Patients on the standard-of-care arm all underwent leukapheresis prior to the randomization. So before we even knew whether patients will be in the liso-cel arm or the standard-of-care arm, all patients [underwent leukapheresis]. What that meant was we had all patients' T cells and generated liso-cel product on all of them. What that meant is that, if a patient who was assigned to the standard-of-care either did not respond, progressed, or relapsed on the standard-of-care arm, we already had liso-cel available for that patient and so the crossover was effectively immediate.

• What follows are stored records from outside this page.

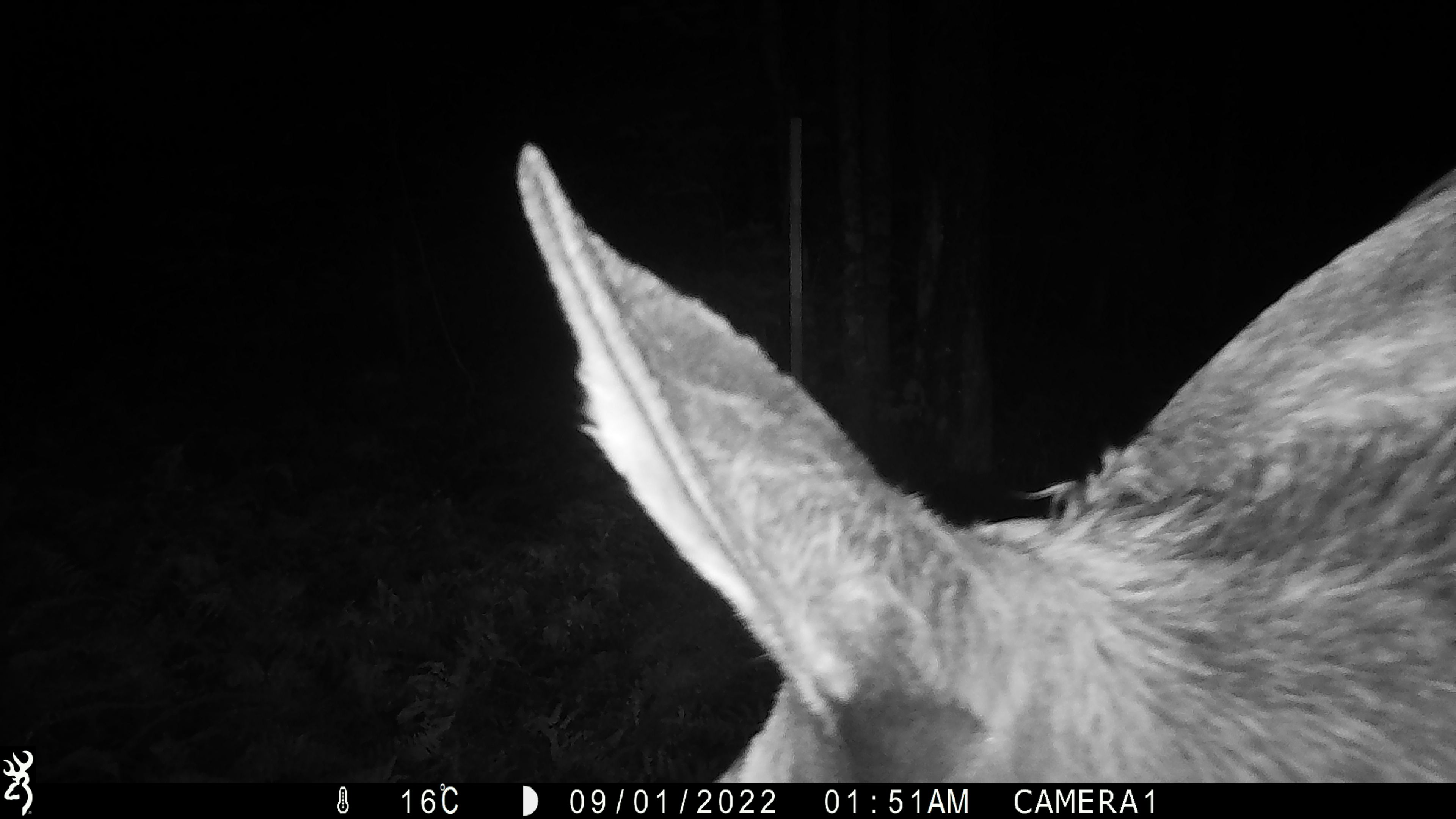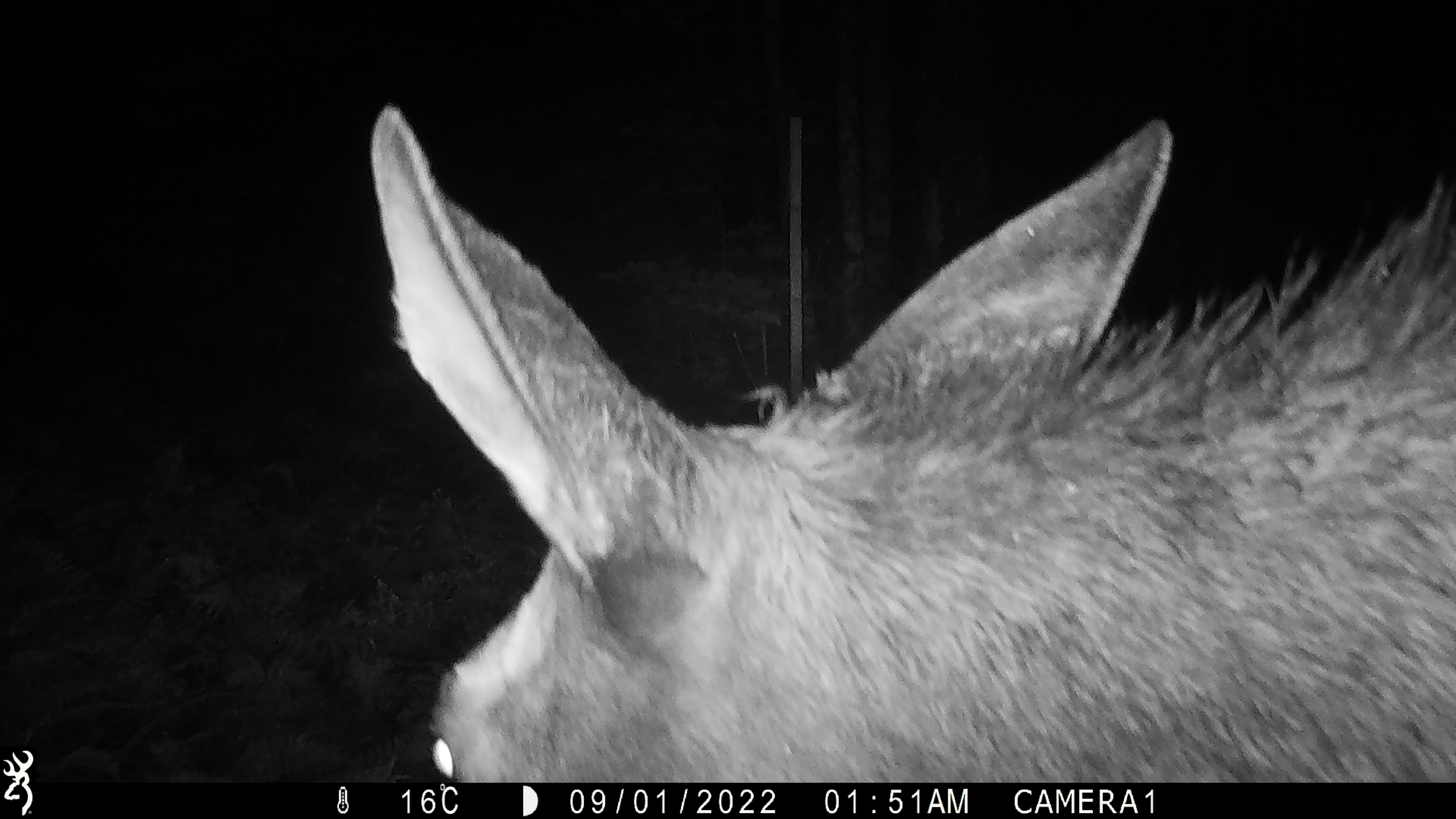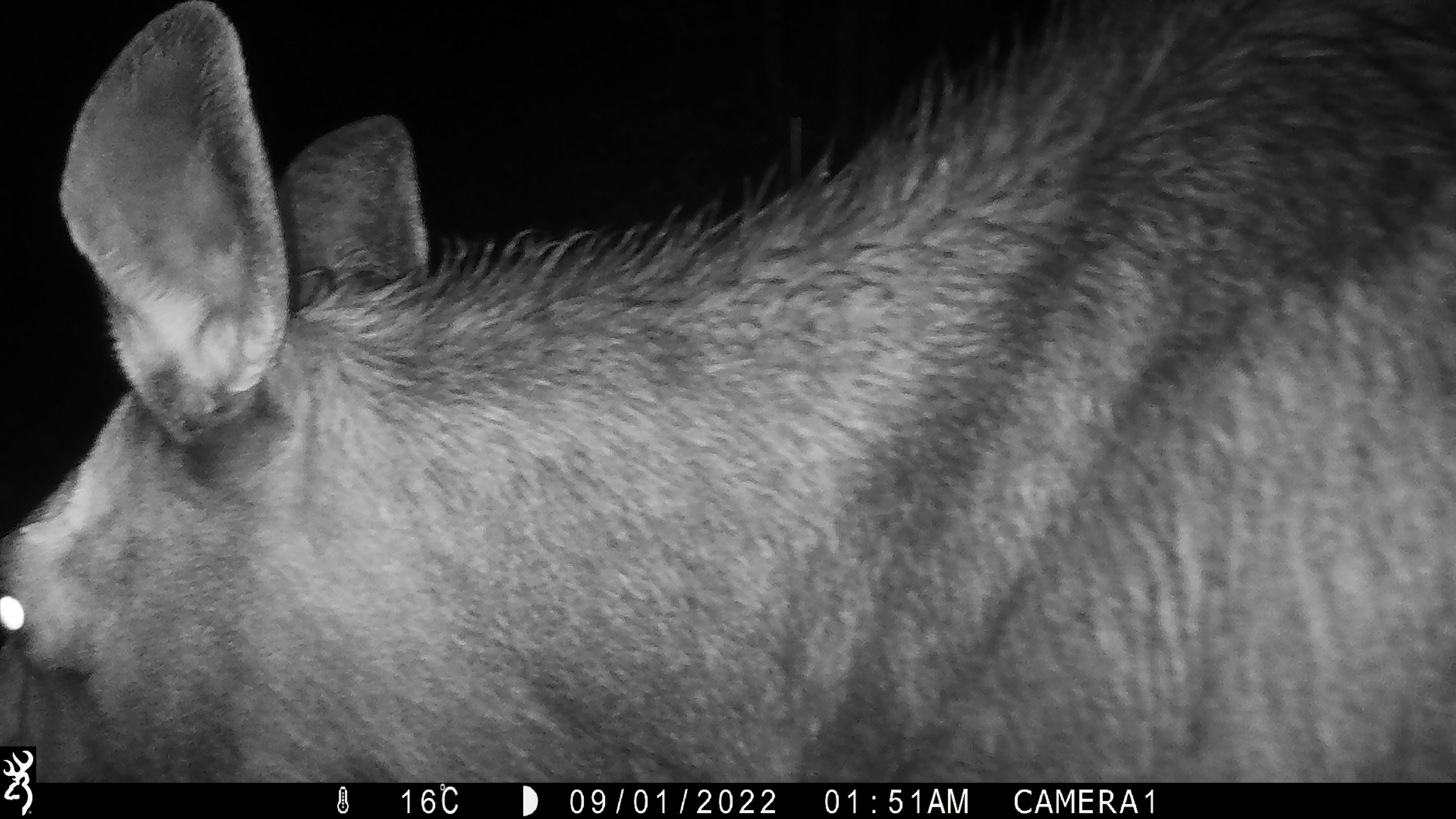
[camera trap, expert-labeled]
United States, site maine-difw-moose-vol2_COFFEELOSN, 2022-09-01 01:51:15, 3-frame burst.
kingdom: Animalia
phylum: Chordata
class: Mammalia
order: Artiodactyla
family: Cervidae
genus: Alces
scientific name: Alces alces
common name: moose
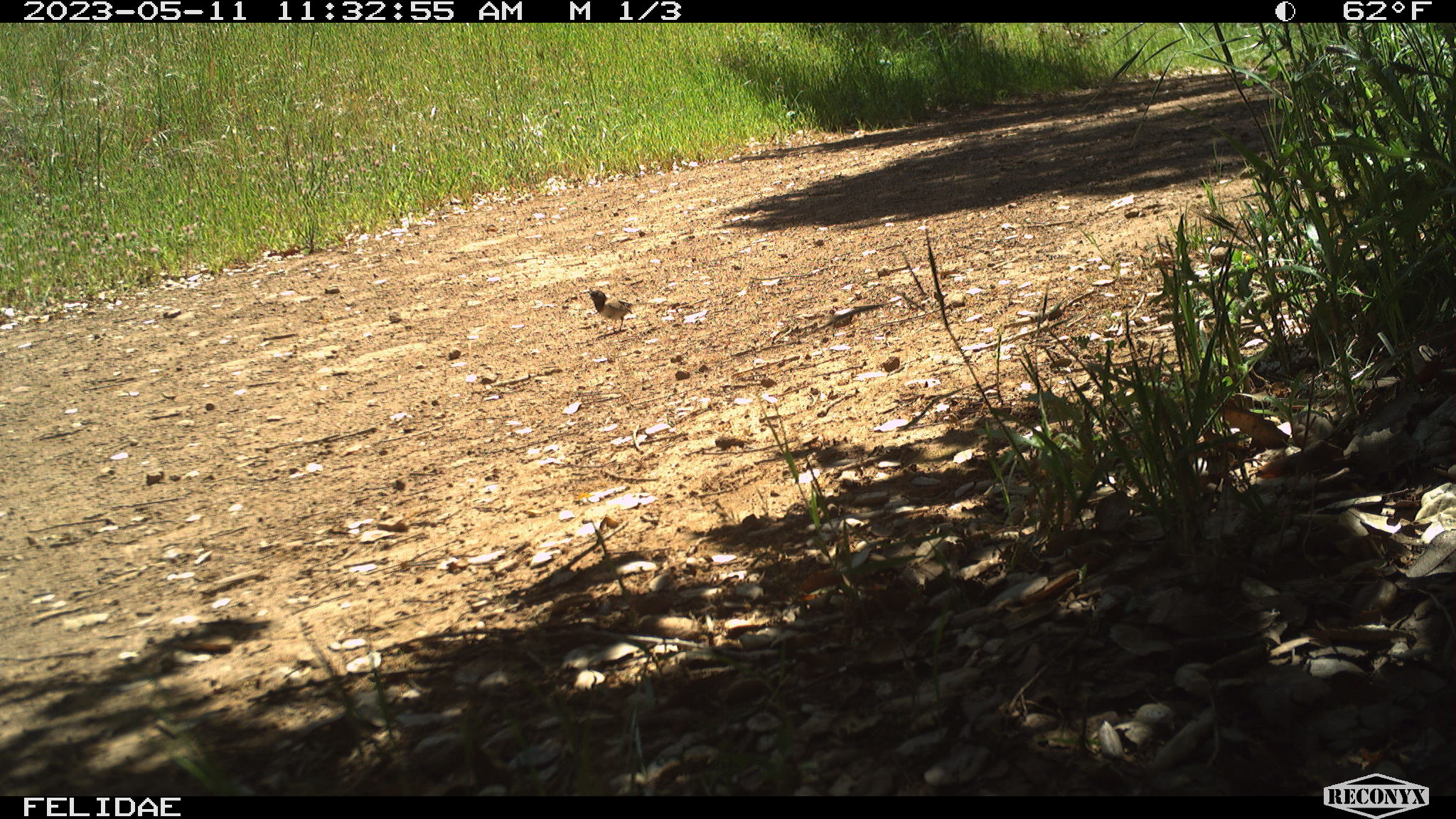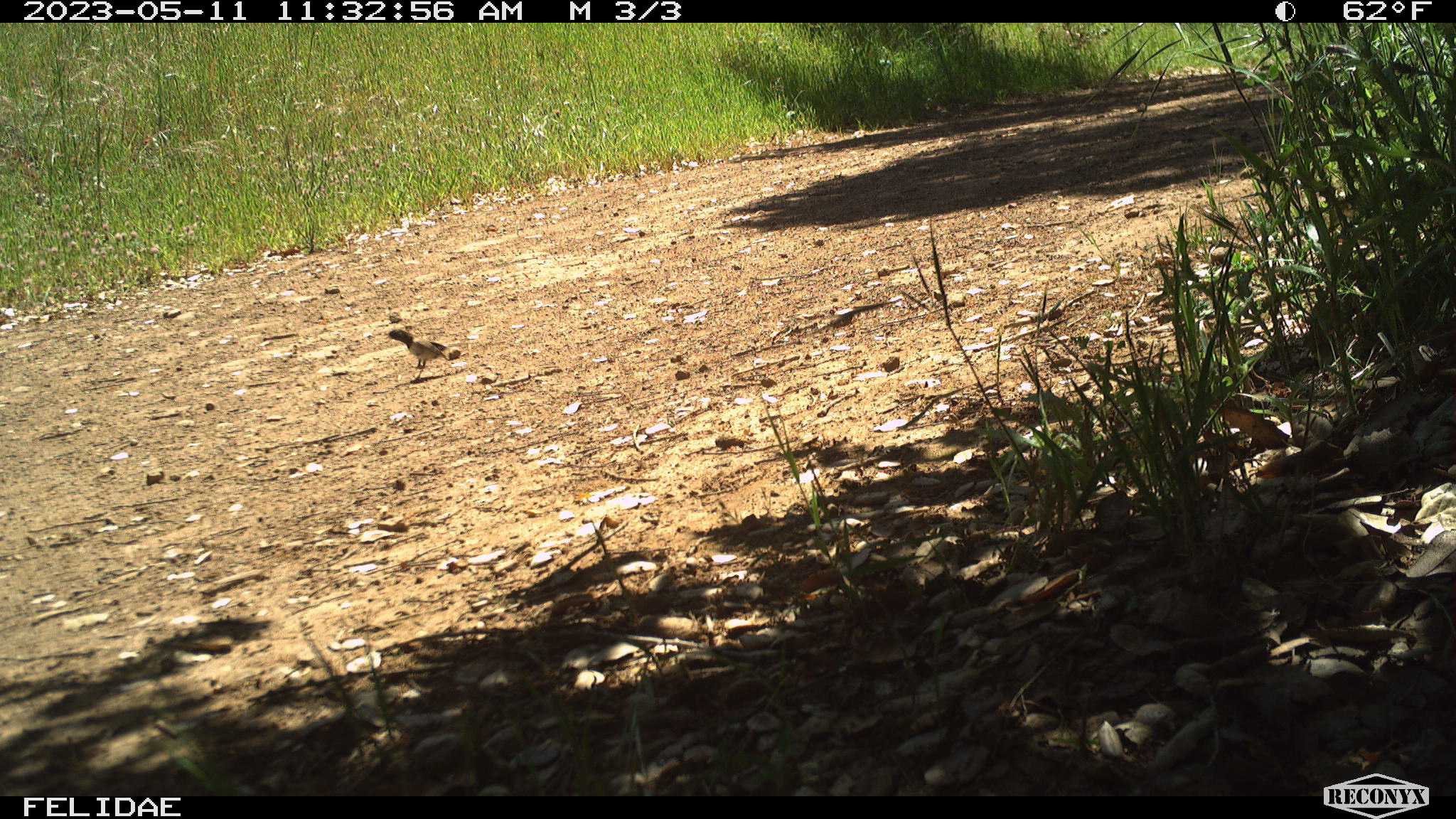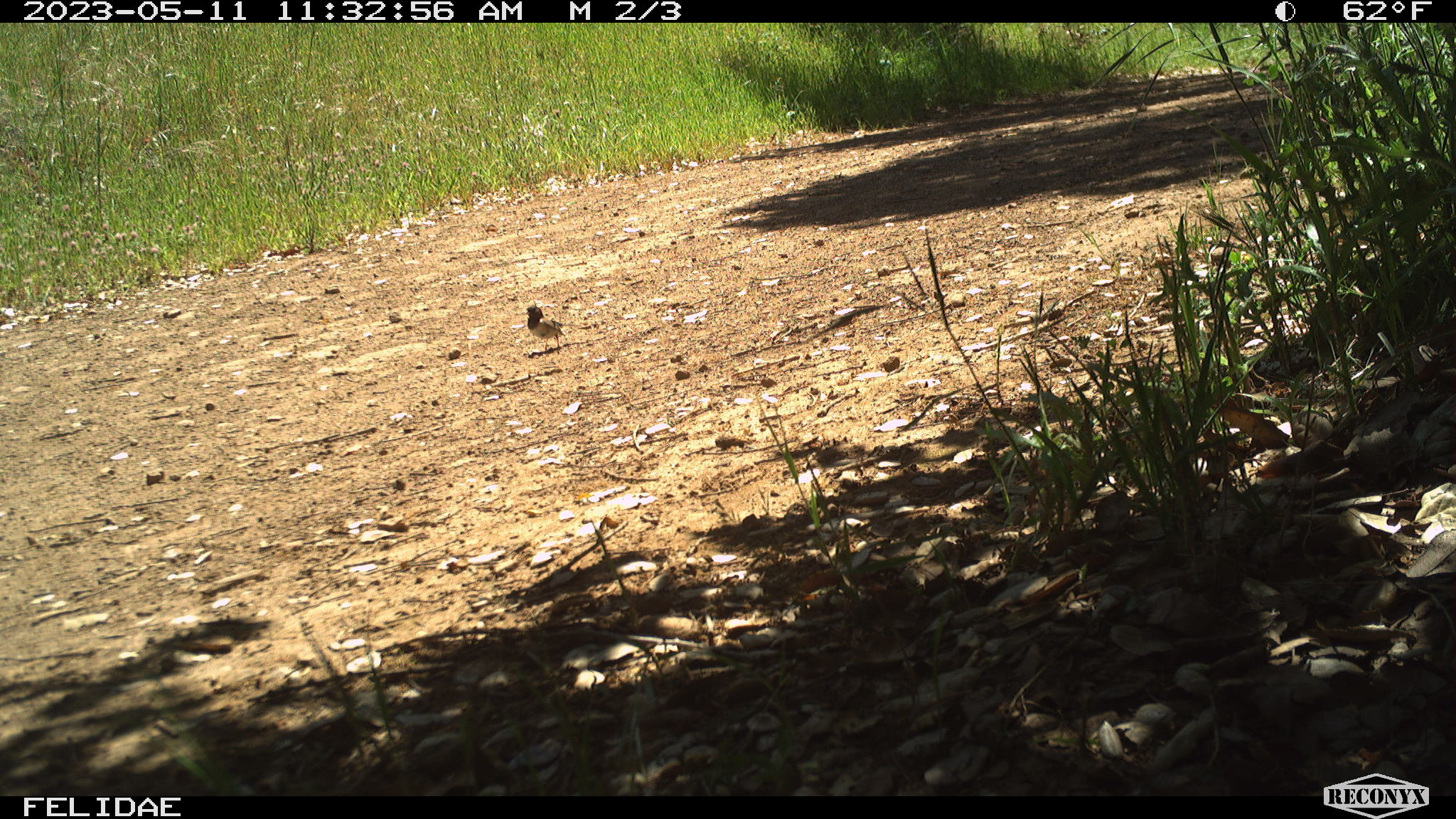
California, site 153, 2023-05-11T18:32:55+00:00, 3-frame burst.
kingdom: Animalia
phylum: Chordata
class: Aves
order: Passeriformes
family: Passerellidae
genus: Junco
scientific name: Junco hyemalis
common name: dark-eyed junco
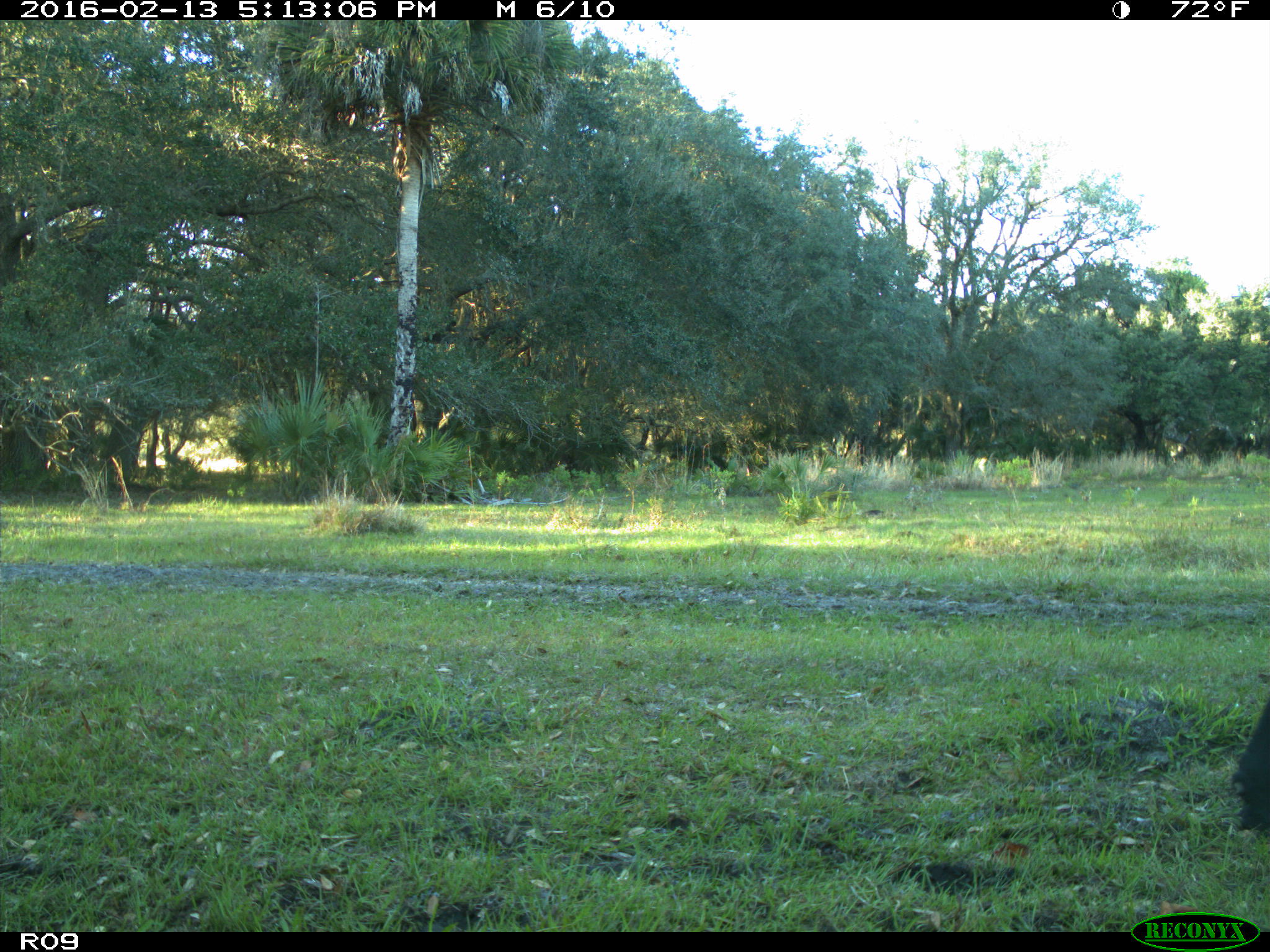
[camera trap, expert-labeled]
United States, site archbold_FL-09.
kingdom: Animalia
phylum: Chordata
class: Mammalia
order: Artiodactyla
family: Bovidae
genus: Bos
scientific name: Bos taurus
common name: domestic cow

Now, I should note that that isn't something that would happen in the real-world setting. In the real-world setting, if a patient received a second-line treatment, such as R-ICE [rituximab, ifosfamide, carboplatin, and etoposide phosphate] or R-DHAP [rituximab, dexamethasone, high-dose cytarabine, and cisplatinor] or R-GDP [rituximab, gemcitabine, cisplatin, and dexamethasone], and they failed to respond to that treatment, they would then have to undergo leukapheresis, the manufacturing period, and ultimately receive their CAR T-cell product in a much more delayed fashion than we were allowed to do on this study, which I think really helped us optimize the treatment for the patients assigned to the standard-of care arm.